Task prompt — Decide whether each of statements 1 to 3 agrees with the mailing-list thread below. Answer yes or no for each, and quote the words from the thread that settle it. 1. The person asking believes "header" rules also cover MIME headers. 2. The person asking had raised the same question earlier and got it solved. 3. Henrik K presents the second rule as one that avoids logging huge strings.

Quoted passage —
◆ ◆ ◆ ◆
You are viewing a plain text version of this content. The canonical link for it is here.
Posted to users@spamassassin.apache.org by Henrik K <he...@hege.li> on 2022/04/26 13:04:13 UTC

Re: your mail

On Tue, Apr 26, 2022 at 02:35:25PM +0200, Matus UHLAR - fantomas wrote:
> Hello,
> 
> is it possible to match message headers in rfc822 atttachments?
> 
> from what I know, "header" rules only apply to mail headers and mimeheader
> only apply to mime headers.
> 
> body and rawbody afaik only search in bodies of messages or included
> messages.
> 
> I have asked some time ago but no success:
> 
> https://marc.info/?l=spamassassin-users&m=132282473328809&w=2
> 
> is this possible now or do we need out-of SA solution for this?

full FOO /\nContent-Type: message\/rfc822.*?\nReceived:(?:[^\n]+\n\s+){0,3}[^\n]*\b1.2.3.4\b/s


Re: your mail

Posted by Kris Deugau <kd...@vianet.ca>.
Matus UHLAR - fantomas wrote:
>>> On Tue, Apr 26, 2022 at 02:35:25PM +0200, Matus UHLAR - fantomas wrote:
>>> > is it possible to match message headers in rfc822 atttachments?
>>> >
>>> > from what I know, "header" rules only apply to mail headers and 
>>> mimeheader
>>> > only apply to mime headers.
>>> >
>>> > body and rawbody afaik only search in bodies of messages or included
>>> > messages.

> On 26.04.22 16:11, Henrik K wrote:
>> Maybe a bit safer version that doesn't log huge strings and run wild
>>
>> full FOO /^(?=.*?\nContent-Type: 
>> message\/rfc822.{0,1024}?\nReceived:(?:[^\n]{1,100}\n\s{1,100}){0,3}[^\n]{0,100}\b1\.2\.3\.4\b)/s 
>>
> 
> Doesn't this requires mime headers in specific order that may not be 
> fullfilled?
◆ ◆ ◆ ◆
Supplied material —
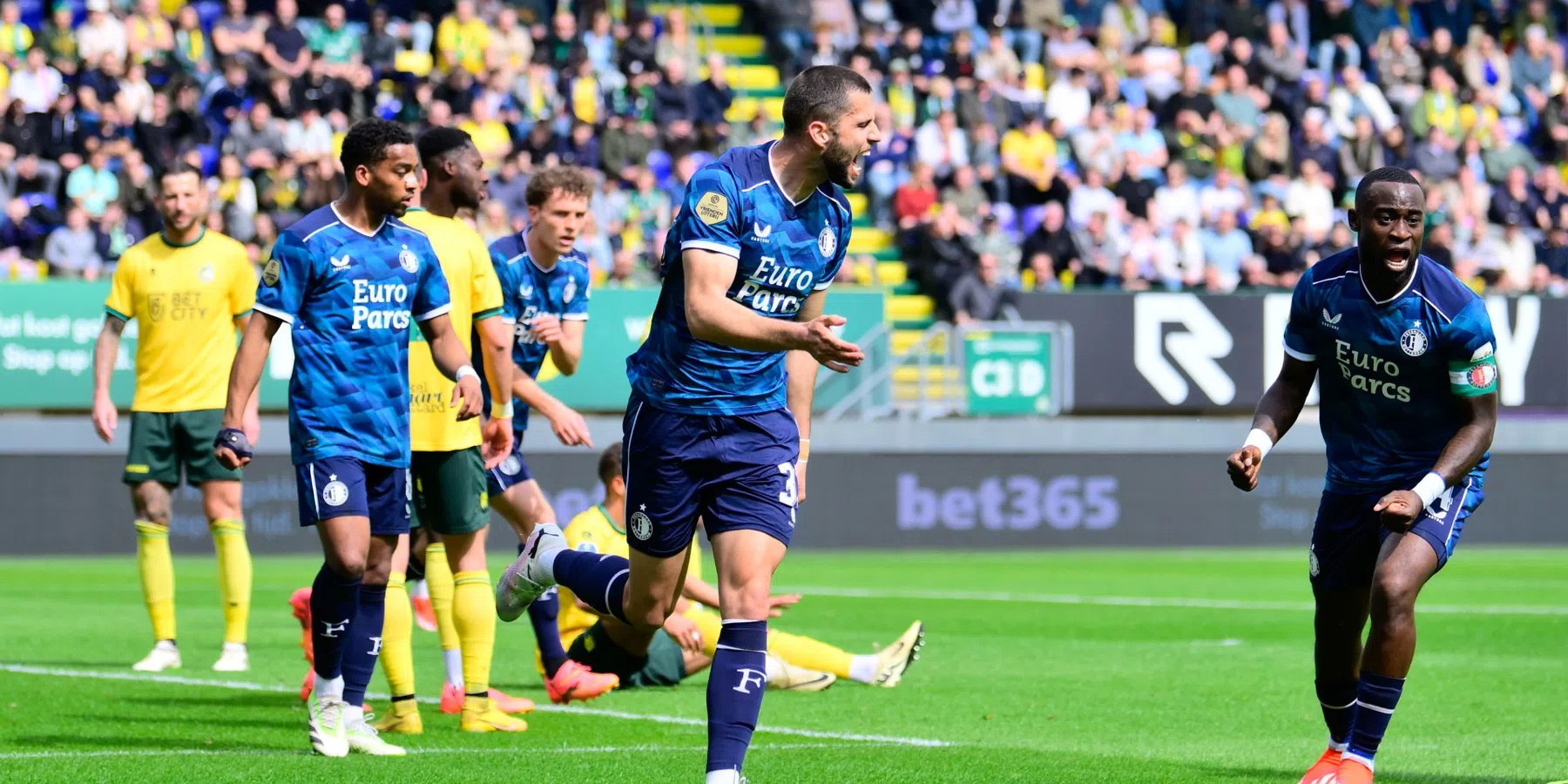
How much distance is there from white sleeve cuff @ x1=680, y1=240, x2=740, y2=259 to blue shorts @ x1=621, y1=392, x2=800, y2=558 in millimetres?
543

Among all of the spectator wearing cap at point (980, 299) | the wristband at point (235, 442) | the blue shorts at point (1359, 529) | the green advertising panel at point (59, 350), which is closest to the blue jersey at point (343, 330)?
the wristband at point (235, 442)

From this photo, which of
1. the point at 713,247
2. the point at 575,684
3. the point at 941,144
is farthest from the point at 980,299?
the point at 713,247

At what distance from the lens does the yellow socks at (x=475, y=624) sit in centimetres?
869

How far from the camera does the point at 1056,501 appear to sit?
918 inches

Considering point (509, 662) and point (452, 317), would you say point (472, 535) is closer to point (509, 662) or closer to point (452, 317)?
point (452, 317)

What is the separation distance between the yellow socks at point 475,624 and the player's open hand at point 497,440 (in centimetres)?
47

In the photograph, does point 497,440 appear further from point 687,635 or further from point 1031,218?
point 1031,218

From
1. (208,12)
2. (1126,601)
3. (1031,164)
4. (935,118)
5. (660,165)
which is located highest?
(208,12)

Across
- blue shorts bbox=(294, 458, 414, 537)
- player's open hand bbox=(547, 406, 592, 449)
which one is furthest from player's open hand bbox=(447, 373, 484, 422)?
player's open hand bbox=(547, 406, 592, 449)

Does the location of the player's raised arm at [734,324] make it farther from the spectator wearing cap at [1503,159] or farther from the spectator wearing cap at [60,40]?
the spectator wearing cap at [1503,159]

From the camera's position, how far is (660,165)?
2580 cm

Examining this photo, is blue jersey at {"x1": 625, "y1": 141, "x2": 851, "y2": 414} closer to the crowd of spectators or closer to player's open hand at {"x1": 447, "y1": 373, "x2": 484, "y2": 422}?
player's open hand at {"x1": 447, "y1": 373, "x2": 484, "y2": 422}

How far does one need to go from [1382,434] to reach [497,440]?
11.5ft

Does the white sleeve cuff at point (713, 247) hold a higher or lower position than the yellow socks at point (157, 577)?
higher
◆ ◆ ◆ ◆
Problem solution —
1. No: "only apply to mail headers"
2. No: "I have asked some time ago but no success"
3. Yes: "Maybe a bit safer version that doesn't log huge strings and run wild"